After several days, I felt somehow that the line was leading me somewhere. I felt that the line was like the runway lights in an airport, or the floor-lights in a plane that lead you to safety. I sensed a pulsating series of lights going towards the point. I said to my friend that it felt like something out of a science fiction movie. Like there was something at that point, but I didn’t know what.
After a couple days of this meditation experience, all of a sudden the mothership scene from Close Encounters of Third Kind came to me, I heard the duet of musical notes between the humans and the mothership, and then all of a sudden the music went wild and there was a flash of light before me. I saw the “alien” come down the gangplank, infinitely loving, gentle, and vulnerable. And I knew right then that that “alien” was in fact the image of my unborn Buddha mind, like the child in my mother’s womb. I was drawn to it by a strong inner force. I felt like it was calling me home.
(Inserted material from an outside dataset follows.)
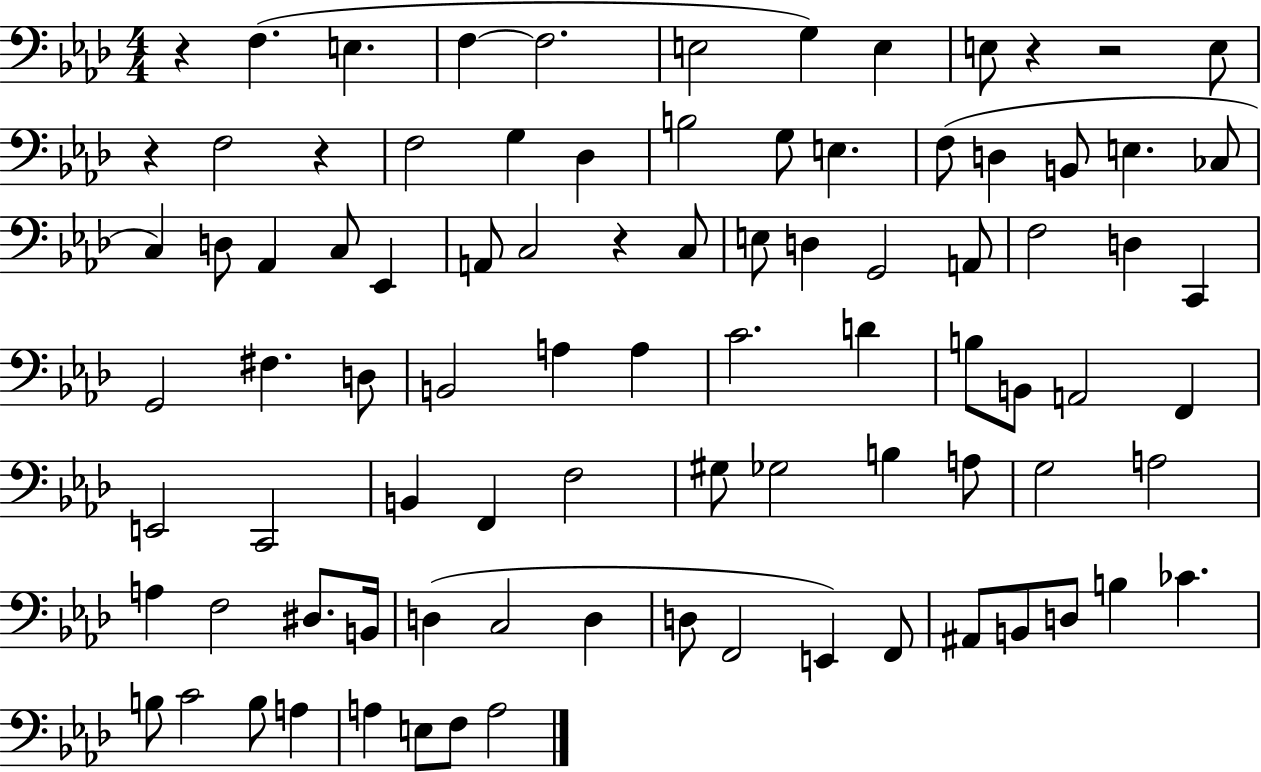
R/q F3/q. E3/q. F3/q F3/h. E3/h G3/q E3/q E3/e R/q R/h E3/e R/q F3/h R/q F3/h G3/q Db3/q B3/h G3/e E3/q. F3/e D3/q B2/e E3/q. CES3/e C3/q D3/e Ab2/q C3/e Eb2/q A2/e C3/h R/q C3/e E3/e D3/q G2/h A2/e F3/h D3/q C2/q G2/h F#3/q. D3/e B2/h A3/q A3/q C4/h. D4/q B3/e B2/e A2/h F2/q E2/h C2/h B2/q F2/q F3/h G#3/e Gb3/h B3/q A3/e G3/h A3/h A3/q F3/h D#3/e. B2/s D3/q C3/h D3/q D3/e F2/h E2/q F2/e A#2/e B2/e D3/e B3/q CES4/q. B3/e C4/h B3/e A3/q A3/q E3/e F3/e A3/h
I sat and sat, oblivious to legs having fallen asleep. I did not want to leave that space; I did not want my meditation to end. I voiced “hello” to that image, and said “I’m coming home.” I know this sounds more than a bit far out, but it was a very powerful, cathartic meditative experience.
Zen Master Bankai (1622-1693) taught of the unborn Buddha mind that each of us has when we are born. He taught that we are all enlightened because we are born enlightened and we never loose our true Buddha mind. What happens is that we turn our mind to thought and thought takes us into the realm of samsara where we become a fighting spirit. Put in another context, we leave the mythical Garden of Eden because we eat of the fruit of the Tree of Knowledge and so are drawn into a world of conflict, insecurity, and suffering. To return to it, Bankei taught that we just need to confirm ourselves in our unborn Buddha mind, to live in the unborn.
When I read these passages of Bankai’s teaching after this recent meditative experience, I realized something in what he was saying that I didn’t catch before. There is no duality between the Buddha mind and the ego. They are both one. Just as in all things … like birth and death, gain and loss … they are points on a continuum. Just as there is no self and other, there is no Buddha self and ego self. All is one.
For years in my writing, I have referred to the process of freeing ourselves from our thoughts as surrendering our ego to our true Buddha nature, and then more recently, turning our will and our life over to the care of our true Buddha nature. But I know now that that wording is not quite right. It appears to create a dichotomy between the Buddha mind and the ego.
And so, it is more accurate to say that we let go these feelings and perceptions, the five skandhas, that cause us suffering and return home to our unborn Buddha mind. We do not engage these feelings and perceptions knowing that they are not us, they are not ours, they are not ourselves, because ourselves would not cause us such suffering. But we have compassion for them and allow them to subside while turning our attention back to our true Buddha nature, returning home.
Unfortunately I cannot go back and rewrite what I have written in my posts and in my books in this regard. It’s not that I see a real difference in the process now; regardless of the wording, it always involves letting go of our attachment to the five skandhas. It’s just that the wording I have used for years makes the process seem more difficult. Makes it seem like a momentous task. Whereas it really isn’t. It is a “simple” matter of letting go what we know is not our true self and returning home to our true Buddha nature.